Beyond Datadog: How to Create a Scalable, Cost-Effective Monitoring Solution

July 16, 2025

Preamble (or pre-ramble)

After writing this blog post, I found that it could feel a bit overwhelming as it introduces many different technologies. I wanted to write a foreword of reassurance: it is not as bad as it looks. Yes, there are a lot of components, but in all honesty, they’re pretty straightforward.

Once you have installed and set up the server side, the client part can be as simple as a single application. My preferred option here is Grafana Alloy. Think of it as a one-to-one replacement for the DataDog agent. I hope you enjoy the blog post.

What is Datadog, Anyway?

If you're in the tech world, chances are you've heard of them. They're a popular, comprehensive observability service that many companies use to keep tabs on their cloud-scale applications.
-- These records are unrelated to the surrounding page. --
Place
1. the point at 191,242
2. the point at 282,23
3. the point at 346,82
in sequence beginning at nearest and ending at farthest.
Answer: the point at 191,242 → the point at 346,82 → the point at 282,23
Think of it as a central nervous system for your IT infrastructure.

So, what can Datadog actually do? Well, quite a lot! It's designed to give you real-time visibility into just about everything that makes your applications tick. This includes:

Infrastructure Monitoring: Keeping an eye on your servers, virtual machines, containers, and cloud services to ensure they're healthy and performing optimally.
Application Performance Monitoring (APM): Diving deep into your code to track requests, identify bottlenecks, and optimise your application's speed and responsiveness.
Log Management: Collecting, centralising, and analysing all your application and system logs for troubleshooting, security, and auditing.
Network Performance Monitoring: Understanding how your network is performing and identifying any issues that could impact your applications.
Security Monitoring: Detecting potential threats and vulnerabilities across your environment.
Synthetic Monitoring: Proactively testing your applications and APIs from various locations to ensure they're always available and performing well for your users.
Real User Monitoring (RUM): Understanding the actual experience of your users by tracking their interactions with your applications.

In essence, Datadog brings together all these different data points – metrics, logs, and traces – into a single platform with customizable dashboards, powerful alerting, and integration with hundreds of technologies. It's a fantastic tool for getting a holistic view of your systems and quickly pinpointing issues.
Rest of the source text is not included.